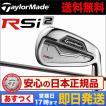 Taylormade テーラーメイド RSi2 アイアン単品 TM7-215 カーボンシャフト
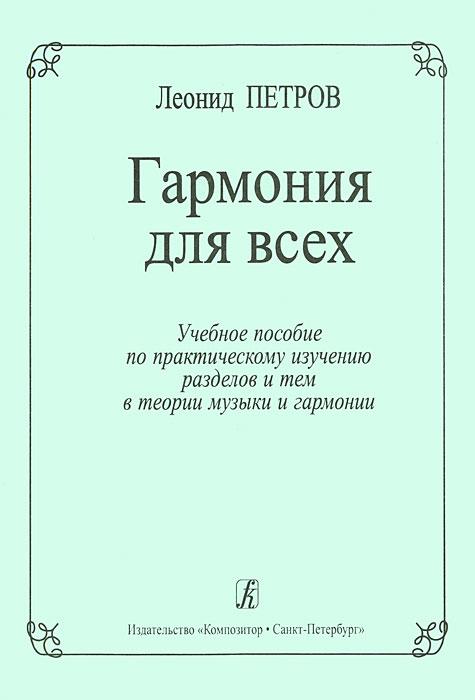 Леонид Петров Гармония для всех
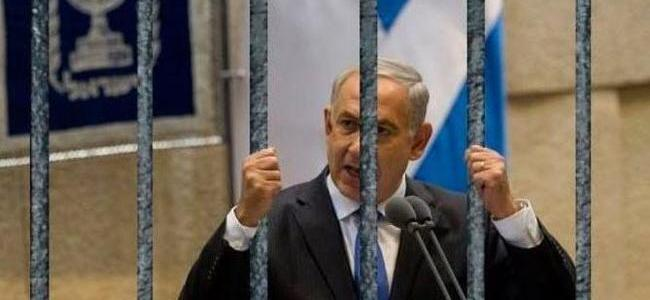 israeli-attorney-general-indicts-netanyahu-on-charges-of-bribery-fraud-amp-breach-of-trust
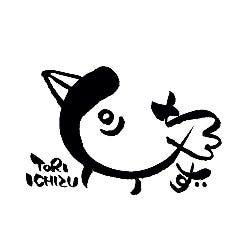 水炊き・焼き鳥 とりいちず津田沼店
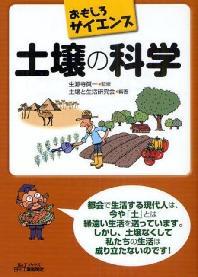 土壤の科學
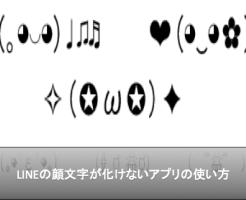 スクリーンショット 2015-07-11 0.49.17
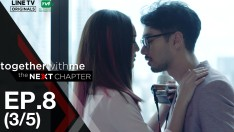 Together With Me : The Next Chapter | EP.8 [3/5]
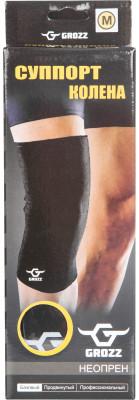 Суппорт колена GrozzСуппорты<br>Обеспечивает комфортное давление и максимальное сохранение тепла в зоне коленного сустава. Рекомендуется для восстановления коленного сустава.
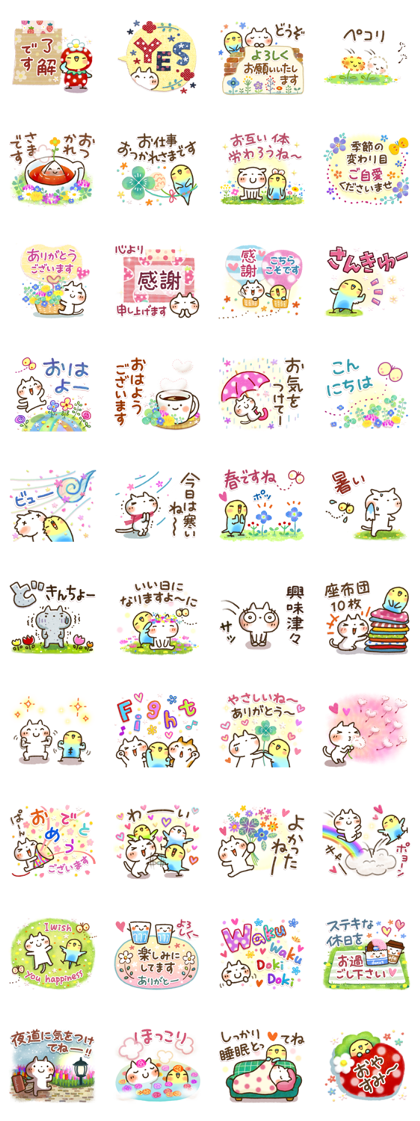 Sweet Healing Spring Stickers Line Sticker GIF & PNG Pack: Animated & Transparent No Background | WhatsApp Sticker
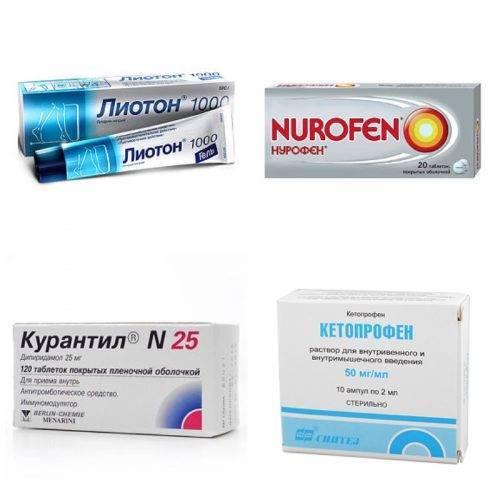 Препараты от синяков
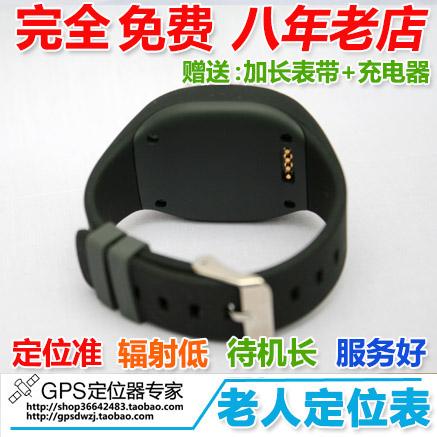 老人定位手表手环 定位器老年人定位防丢痴呆gps追踪器阿尔茨海默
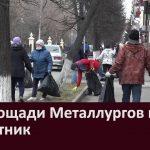 На площади Металлургов прошел субботник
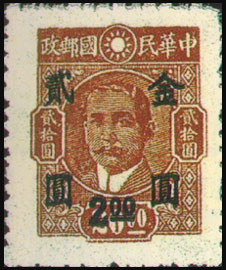 (D56.50)Definitive 056 Dr. Sun Yat-sen and Martyrs Issues Surcharged in Gold Yuan (1948)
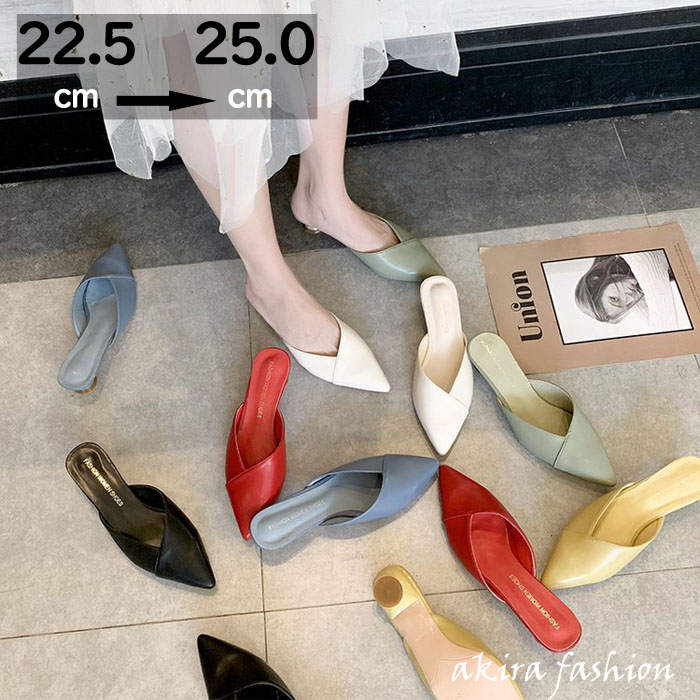セール商品 ミュールサンダルで女っぽく 大人っぽく女性らしい印象に導くポインテットトゥ つま先のフォルムと履き口のVカットデザインで足をすっきりきれいにみせてくれます サンダル レディース ヒール つっかけ オフィス かわいい ポインテッドトゥ 旅行 疲れない ミュール 25.0CM スリッパ 24.5 24.0 23.5 23.0 母の日 購買 22.5 太ヒール シューズ チャンキーヒール 送料無料 プレゼント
*****
> Aim of the task
Every line of the material is to be quoted exactly, with no pictures carried over.

> Response
 Taylormade テーラーメイド RSi2 アイアン単品 TM7-215 カーボンシャフト
 Леонид Петров Гармония для всех
 israeli-attorney-general-indicts-netanyahu-on-charges-of-bribery-fraud-amp-breach-of-trust
 水炊き・焼き鳥 とりいちず津田沼店
 土壤の科學
 スクリーンショット 2015-07-11 0.49.17
 Together With Me : The Next Chapter | EP.8 [3/5]
 Суппорт колена GrozzСуппорты<br>Обеспечивает комфортное давление и максимальное сохранение тепла в зоне коленного сустава. Рекомендуется для восстановления коленного сустава.
 Sweet Healing Spring Stickers Line Sticker GIF & PNG Pack: Animated & Transparent No Background | WhatsApp Sticker
 Препараты от синяков
 老人定位手表手环 定位器老年人定位防丢痴呆gps追踪器阿尔茨海默
 На площади Металлургов прошел субботник
 (D56.50)Definitive 056 Dr. Sun Yat-sen and Martyrs Issues Surcharged in Gold Yuan (1948)
セール商品 ミュールサンダルで女っぽく 大人っぽく女性らしい印象に導くポインテットトゥ つま先のフォルムと履き口のVカットデザインで足をすっきりきれいにみせてくれます サンダル レディース ヒール つっかけ オフィス かわいい ポインテッドトゥ 旅行 疲れない ミュール 25.0CM スリッパ 24.5 24.0 23.5 23.0 母の日 購買 22.5 太ヒール シューズ チャンキーヒール 送料無料 プレゼント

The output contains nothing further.